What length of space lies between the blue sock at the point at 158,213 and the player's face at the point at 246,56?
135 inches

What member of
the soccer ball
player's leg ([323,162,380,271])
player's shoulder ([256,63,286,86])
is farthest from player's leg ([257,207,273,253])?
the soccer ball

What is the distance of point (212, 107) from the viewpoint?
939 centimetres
● ● ● ●
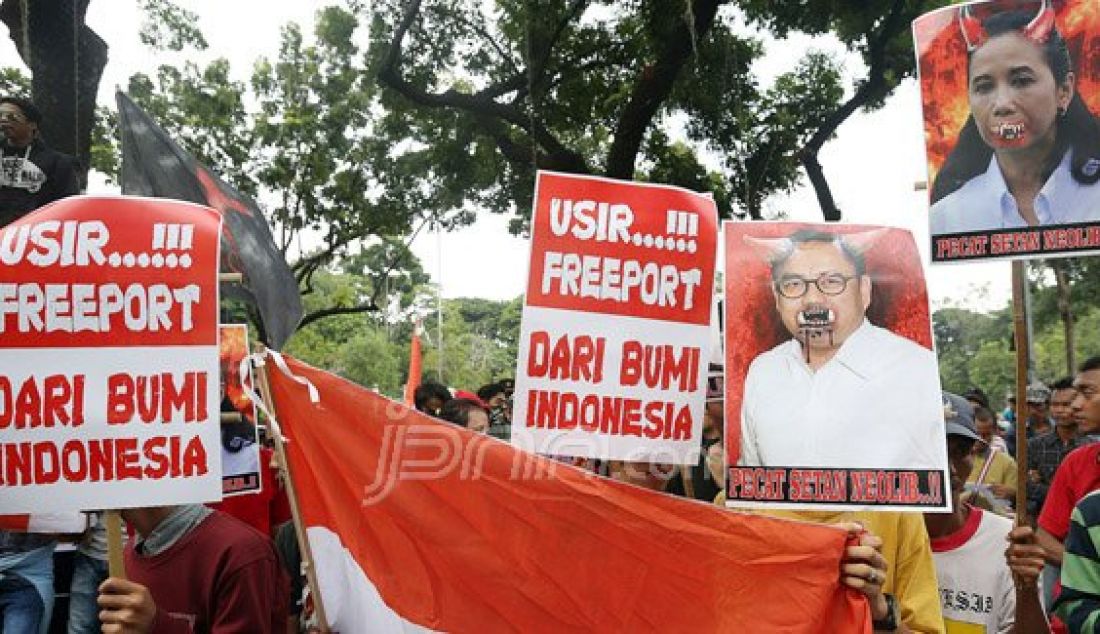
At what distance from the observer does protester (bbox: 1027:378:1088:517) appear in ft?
● ● ● ●
### [SET PROBLEM]
Repeat the data from the line with "What is the" up to and including the line with "939 centimetres".

### [TASK OUTPUT]
What is the distance of point (212, 107) from the viewpoint?
939 centimetres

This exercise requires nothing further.